> [ZU BEARBEITENDE AUFGABEN]:
A - Drucken Sie aus dem Text zur Sozialhilfe-Kürzung in Baselland den Abschnitt von „Eine Kürzung des“ bis einschließlich „Volksabstimmung abgelehnt wurde.“ wortgetreu ab.
B - Nennen Sie alle im Text zur Sozialhilfe-Kürzung in Baselland in Ziffern geschriebenen Zahlen in der Reihenfolge ihres Auftretens, ohne Einheiten.

> [ÜBUNGSTEXT]:
☆ ☆ ☆ ☆
Baselland hat im Frühling 2018 zweifelhaften Ruhm erlangt: Der Landratsbeschluss zur Kürzung des Grundbedarfs in der Sozialhilfe um 30% gab über die Region hinaus zu reden. Die Überweisung des Vorstosses zeigte schonungslos das wahre Gesicht der rechten Mehrheit im Parlament. Dass Menschen, die es sowieso schon schwer haben, immer noch mehr unter Druck kommen, darf nicht sein. SP-Fraktionspräsidentin Miriam Locher fordert nun in einem Vorstoss den Stopp der Umsetzung dieser menschenverachtenden Massnahme.

Eine Kürzung des Sozialhilfe-Grundbedarfs, wie ihn die rechte Mehrheit im Landrat 2018 beschlossen hat, widerspricht den Empfehlungen der Konferenz für Sozialhilfe (SKOS). Aber nicht nur die Fachleute waren empört über den Kürzungsentscheid. Auch die Bevölkerung hat kein Verständnis für Massnahmen auf dem Buckel jener Menschen, die es sowieso schon schwer haben. Das zeigte sich kürzlich auch in Bern, wo im Mai ein ähnliches Ansinnen in einer Volksabstimmung abgelehnt wurde.

Für Sozialhilfebeziehende ist es bereits heute eine grosse Herausforderung mit dem Grundbedarf von CHF 986.- pro Monat alle Alltagskosten zu decken. Es ist falsch, dass Menschen nun sogar noch beweisen sollen, dass sie diesen Grundbetrag auch wirklich „verdienen“ und sonst mit noch weniger auskommen müssen. Dieser Systemumkehr liegt ein generalisierendes Misstrauen zugrunde, das nicht gerechtfertigt ist. Betroffene würden so noch mehr an den Rand der Gesellschaft gedrängt und in ihrer Existenz gefährdet.
☆ ☆ ☆ ☆
> [AUSGANGSDATEN]:
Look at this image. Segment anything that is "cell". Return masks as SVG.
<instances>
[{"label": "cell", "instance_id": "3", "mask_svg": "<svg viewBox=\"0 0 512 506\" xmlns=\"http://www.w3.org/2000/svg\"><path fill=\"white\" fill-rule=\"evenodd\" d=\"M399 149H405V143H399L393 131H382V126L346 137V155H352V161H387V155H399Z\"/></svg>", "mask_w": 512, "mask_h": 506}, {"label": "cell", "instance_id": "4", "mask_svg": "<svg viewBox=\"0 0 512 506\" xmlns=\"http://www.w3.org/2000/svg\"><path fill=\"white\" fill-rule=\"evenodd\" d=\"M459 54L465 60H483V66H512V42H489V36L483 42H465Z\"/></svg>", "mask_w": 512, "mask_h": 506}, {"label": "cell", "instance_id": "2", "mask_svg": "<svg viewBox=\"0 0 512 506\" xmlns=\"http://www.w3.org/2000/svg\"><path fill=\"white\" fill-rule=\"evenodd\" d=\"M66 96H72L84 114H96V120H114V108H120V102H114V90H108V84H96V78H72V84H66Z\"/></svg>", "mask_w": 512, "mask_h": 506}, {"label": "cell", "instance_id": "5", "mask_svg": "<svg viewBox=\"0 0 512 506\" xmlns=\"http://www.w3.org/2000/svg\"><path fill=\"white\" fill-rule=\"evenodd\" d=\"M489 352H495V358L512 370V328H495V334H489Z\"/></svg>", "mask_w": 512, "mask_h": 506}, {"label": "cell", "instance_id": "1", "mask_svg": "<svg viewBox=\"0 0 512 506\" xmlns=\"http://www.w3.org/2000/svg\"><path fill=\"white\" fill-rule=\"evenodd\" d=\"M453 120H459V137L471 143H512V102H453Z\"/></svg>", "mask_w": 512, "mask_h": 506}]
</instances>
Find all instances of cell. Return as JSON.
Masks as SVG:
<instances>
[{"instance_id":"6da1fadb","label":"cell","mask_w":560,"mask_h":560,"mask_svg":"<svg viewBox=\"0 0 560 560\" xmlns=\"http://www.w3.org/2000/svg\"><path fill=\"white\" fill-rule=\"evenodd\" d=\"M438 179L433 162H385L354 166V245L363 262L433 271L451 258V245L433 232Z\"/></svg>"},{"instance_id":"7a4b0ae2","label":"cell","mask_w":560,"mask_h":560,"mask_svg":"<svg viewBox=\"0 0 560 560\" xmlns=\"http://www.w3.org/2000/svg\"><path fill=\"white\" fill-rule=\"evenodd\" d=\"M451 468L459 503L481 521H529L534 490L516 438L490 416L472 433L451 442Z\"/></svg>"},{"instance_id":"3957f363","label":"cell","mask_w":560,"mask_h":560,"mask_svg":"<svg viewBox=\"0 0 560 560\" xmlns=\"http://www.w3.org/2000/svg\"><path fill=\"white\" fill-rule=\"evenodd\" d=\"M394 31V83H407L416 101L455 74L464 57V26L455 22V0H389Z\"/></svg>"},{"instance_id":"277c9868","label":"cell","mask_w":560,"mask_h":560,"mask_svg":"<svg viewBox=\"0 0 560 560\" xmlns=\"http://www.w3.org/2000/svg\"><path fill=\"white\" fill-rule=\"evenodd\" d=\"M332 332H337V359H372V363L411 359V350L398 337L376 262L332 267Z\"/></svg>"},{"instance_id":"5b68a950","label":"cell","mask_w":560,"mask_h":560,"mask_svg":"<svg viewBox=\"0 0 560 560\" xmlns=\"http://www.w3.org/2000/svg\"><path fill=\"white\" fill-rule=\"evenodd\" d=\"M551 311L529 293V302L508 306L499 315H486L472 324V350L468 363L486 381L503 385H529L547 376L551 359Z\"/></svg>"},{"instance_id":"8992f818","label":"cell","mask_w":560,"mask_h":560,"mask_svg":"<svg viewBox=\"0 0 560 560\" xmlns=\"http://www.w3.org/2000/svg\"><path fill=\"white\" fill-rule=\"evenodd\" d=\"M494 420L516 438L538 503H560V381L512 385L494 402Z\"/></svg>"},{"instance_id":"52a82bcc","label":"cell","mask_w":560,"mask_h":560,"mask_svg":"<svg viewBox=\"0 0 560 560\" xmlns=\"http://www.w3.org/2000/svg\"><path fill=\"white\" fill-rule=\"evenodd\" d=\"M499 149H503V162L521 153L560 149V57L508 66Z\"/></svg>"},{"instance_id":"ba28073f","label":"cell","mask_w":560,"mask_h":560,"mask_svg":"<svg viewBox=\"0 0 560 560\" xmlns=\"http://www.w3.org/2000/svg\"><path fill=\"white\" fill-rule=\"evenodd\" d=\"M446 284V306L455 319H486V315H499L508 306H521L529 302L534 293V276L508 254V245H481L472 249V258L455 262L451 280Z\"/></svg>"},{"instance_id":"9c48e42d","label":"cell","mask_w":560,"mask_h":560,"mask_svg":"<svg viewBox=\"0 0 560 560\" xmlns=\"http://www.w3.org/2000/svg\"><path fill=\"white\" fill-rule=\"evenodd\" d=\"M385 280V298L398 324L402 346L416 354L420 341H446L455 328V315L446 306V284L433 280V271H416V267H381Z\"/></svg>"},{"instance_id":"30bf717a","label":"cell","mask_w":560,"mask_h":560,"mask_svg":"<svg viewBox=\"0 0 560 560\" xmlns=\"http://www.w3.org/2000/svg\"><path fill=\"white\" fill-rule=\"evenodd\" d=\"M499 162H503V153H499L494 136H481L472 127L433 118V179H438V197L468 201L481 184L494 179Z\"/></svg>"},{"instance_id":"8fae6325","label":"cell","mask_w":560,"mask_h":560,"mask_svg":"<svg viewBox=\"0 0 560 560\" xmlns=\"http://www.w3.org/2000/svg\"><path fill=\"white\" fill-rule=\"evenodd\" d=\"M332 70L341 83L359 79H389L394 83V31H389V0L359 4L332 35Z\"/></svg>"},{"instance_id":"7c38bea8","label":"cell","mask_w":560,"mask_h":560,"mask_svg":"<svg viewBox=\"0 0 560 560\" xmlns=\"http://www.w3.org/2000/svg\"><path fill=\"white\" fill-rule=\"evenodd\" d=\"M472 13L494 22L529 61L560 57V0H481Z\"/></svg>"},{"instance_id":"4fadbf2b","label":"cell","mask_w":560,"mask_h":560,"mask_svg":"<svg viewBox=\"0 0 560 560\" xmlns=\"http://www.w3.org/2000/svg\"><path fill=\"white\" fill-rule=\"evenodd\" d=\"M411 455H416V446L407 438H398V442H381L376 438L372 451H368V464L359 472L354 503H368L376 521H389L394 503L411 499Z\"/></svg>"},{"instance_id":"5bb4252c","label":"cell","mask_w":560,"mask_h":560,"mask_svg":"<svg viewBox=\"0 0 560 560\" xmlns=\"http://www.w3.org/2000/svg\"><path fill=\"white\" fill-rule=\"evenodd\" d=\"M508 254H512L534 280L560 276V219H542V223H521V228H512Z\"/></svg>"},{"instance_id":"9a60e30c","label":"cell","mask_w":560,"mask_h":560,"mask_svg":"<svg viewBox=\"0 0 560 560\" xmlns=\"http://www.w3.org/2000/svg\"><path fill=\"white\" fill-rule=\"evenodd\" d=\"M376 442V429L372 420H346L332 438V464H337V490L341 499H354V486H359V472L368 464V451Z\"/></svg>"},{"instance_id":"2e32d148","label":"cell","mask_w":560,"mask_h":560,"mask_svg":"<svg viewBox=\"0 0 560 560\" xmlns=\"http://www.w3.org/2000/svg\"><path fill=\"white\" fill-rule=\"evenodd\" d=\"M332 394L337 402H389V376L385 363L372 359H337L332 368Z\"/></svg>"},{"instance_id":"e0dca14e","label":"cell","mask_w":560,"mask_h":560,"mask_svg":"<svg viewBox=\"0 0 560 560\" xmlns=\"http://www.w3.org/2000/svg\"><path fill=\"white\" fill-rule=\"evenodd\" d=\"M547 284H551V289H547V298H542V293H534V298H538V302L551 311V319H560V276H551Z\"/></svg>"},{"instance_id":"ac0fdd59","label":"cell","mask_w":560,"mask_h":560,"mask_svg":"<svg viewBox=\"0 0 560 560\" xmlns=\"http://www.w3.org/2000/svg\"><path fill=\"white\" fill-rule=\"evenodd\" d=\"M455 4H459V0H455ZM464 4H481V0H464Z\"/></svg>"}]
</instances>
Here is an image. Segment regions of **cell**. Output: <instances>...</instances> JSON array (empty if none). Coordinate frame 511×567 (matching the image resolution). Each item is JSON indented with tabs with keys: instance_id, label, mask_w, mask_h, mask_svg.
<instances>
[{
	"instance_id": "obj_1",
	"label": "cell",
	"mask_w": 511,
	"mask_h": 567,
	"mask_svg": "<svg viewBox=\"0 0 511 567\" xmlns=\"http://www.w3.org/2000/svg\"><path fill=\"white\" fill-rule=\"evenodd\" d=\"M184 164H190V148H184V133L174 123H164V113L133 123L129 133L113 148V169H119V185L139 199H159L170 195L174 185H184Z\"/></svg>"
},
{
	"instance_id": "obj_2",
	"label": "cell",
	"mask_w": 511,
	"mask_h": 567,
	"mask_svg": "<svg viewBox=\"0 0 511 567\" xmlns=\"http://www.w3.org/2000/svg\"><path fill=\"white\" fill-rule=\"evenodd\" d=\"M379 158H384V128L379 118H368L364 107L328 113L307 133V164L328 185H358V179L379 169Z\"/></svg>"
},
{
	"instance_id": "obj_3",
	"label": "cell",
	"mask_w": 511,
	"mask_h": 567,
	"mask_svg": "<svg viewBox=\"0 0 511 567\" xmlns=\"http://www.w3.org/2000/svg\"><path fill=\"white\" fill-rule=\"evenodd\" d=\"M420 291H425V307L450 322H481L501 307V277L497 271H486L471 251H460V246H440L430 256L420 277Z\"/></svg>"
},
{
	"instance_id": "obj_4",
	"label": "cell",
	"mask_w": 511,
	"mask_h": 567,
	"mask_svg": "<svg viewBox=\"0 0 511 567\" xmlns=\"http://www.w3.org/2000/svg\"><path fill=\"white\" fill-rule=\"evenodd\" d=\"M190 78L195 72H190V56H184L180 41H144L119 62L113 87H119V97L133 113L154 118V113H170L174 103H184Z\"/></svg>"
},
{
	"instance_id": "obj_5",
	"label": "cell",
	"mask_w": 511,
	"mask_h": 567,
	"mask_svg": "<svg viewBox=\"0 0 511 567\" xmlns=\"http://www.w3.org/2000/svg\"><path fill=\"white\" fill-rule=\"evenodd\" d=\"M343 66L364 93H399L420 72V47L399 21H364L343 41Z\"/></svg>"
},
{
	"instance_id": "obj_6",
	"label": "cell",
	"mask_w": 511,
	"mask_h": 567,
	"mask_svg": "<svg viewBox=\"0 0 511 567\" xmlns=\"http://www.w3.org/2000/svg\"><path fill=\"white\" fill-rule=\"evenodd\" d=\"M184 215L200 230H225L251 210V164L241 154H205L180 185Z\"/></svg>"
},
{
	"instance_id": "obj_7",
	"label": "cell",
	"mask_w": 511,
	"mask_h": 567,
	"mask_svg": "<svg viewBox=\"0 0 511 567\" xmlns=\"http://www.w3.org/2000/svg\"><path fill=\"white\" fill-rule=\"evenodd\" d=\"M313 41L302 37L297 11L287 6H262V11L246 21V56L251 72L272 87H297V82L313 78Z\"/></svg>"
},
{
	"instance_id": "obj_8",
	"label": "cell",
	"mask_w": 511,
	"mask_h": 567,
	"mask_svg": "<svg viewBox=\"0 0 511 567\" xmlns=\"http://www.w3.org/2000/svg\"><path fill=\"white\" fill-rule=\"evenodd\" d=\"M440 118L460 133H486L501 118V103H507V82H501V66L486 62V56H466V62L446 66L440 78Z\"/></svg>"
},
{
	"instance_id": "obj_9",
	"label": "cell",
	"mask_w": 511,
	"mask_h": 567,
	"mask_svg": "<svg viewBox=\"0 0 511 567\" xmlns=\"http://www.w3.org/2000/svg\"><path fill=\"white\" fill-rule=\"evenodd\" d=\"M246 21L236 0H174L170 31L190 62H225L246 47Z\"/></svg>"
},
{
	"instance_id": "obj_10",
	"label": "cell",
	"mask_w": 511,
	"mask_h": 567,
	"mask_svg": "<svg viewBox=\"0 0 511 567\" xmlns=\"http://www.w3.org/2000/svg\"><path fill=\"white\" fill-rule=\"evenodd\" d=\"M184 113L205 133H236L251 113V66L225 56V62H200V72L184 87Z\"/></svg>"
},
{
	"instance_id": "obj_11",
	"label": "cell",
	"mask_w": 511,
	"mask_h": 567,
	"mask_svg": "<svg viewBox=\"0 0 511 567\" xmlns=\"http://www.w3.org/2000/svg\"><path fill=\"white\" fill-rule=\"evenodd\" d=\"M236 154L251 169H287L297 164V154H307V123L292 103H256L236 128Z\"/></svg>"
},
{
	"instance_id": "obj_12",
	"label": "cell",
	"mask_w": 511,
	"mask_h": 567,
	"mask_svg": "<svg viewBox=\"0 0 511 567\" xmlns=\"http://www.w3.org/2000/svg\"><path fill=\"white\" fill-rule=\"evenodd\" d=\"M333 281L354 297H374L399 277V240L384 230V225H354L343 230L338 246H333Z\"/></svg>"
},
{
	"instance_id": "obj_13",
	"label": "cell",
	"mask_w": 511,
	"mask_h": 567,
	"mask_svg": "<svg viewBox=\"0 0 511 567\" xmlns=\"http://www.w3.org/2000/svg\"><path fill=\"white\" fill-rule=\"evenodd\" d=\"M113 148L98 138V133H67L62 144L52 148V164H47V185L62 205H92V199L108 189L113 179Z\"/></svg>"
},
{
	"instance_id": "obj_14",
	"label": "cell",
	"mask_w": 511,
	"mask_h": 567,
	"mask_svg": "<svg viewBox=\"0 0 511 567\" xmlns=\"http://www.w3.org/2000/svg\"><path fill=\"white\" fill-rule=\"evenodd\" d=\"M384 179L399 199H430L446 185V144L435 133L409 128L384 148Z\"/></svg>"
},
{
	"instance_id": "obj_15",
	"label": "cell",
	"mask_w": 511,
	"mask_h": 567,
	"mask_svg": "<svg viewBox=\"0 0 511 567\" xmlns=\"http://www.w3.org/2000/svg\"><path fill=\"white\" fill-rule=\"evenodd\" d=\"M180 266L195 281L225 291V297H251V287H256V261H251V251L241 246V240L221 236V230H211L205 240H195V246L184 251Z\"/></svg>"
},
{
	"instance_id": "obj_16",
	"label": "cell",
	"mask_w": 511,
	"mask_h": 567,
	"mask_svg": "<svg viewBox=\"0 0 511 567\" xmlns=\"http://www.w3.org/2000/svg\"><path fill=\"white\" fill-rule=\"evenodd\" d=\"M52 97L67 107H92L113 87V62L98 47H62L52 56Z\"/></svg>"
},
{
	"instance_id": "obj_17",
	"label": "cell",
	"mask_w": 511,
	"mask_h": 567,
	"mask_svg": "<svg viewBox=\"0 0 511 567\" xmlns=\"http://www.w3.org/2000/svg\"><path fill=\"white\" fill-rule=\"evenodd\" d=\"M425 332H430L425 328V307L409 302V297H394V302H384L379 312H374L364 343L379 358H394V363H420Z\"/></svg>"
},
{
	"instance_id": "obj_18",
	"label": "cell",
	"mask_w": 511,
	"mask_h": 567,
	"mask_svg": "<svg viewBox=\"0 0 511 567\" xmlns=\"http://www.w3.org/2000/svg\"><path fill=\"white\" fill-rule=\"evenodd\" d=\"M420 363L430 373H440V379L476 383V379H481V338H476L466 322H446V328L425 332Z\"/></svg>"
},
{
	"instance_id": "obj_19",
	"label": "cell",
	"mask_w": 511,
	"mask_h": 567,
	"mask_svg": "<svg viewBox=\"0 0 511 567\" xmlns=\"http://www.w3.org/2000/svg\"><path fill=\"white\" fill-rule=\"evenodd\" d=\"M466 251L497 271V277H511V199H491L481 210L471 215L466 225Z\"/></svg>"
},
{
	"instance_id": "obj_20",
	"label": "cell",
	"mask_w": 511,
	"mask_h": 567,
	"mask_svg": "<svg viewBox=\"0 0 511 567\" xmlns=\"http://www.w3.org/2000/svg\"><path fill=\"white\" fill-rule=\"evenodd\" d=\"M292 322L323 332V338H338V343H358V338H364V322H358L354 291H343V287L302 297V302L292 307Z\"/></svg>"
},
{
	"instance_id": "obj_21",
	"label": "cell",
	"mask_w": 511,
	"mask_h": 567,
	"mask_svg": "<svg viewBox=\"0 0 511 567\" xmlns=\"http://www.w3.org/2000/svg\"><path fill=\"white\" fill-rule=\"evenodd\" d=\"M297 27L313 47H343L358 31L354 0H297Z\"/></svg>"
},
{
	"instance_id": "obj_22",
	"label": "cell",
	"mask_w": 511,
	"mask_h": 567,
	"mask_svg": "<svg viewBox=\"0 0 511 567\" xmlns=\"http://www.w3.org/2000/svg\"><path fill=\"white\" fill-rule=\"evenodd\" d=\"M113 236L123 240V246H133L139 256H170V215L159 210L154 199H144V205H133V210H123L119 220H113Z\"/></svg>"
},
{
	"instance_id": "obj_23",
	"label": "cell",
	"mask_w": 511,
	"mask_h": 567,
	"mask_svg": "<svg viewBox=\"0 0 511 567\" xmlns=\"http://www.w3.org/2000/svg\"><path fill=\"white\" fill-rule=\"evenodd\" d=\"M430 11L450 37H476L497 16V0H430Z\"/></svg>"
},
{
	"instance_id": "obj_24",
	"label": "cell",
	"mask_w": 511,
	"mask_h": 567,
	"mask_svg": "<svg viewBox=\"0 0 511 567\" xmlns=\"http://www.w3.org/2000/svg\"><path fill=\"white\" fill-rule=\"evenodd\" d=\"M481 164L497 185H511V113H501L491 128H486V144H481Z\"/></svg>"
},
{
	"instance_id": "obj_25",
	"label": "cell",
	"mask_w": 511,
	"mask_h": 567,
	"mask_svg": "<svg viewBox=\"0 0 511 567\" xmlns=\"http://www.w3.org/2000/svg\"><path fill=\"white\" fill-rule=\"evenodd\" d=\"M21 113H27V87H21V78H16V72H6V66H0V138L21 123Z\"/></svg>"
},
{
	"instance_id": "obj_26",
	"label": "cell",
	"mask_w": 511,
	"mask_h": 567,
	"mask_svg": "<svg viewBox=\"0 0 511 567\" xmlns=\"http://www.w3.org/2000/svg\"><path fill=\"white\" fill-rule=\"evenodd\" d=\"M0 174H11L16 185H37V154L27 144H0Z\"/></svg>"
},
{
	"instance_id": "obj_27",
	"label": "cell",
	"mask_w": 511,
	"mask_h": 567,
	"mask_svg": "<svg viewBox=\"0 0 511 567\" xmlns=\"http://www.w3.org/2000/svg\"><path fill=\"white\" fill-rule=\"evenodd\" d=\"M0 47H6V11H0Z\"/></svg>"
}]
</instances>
☆ ☆ ☆ ☆
> [LÖSUNGEN]:
A -
Eine Kürzung des Sozialhilfe-Grundbedarfs, wie ihn die rechte Mehrheit im Landrat 2018 beschlossen hat, widerspricht den Empfehlungen der Konferenz für Sozialhilfe (SKOS). Aber nicht nur die Fachleute waren empört über den Kürzungsentscheid. Auch die Bevölkerung hat kein Verständnis für Massnahmen auf dem Buckel jener Menschen, die es sowieso schon schwer haben. Das zeigte sich kürzlich auch in Bern, wo im Mai ein ähnliches Ansinnen in einer Volksabstimmung abgelehnt wurde.

B - 2018, 30, 2018, 986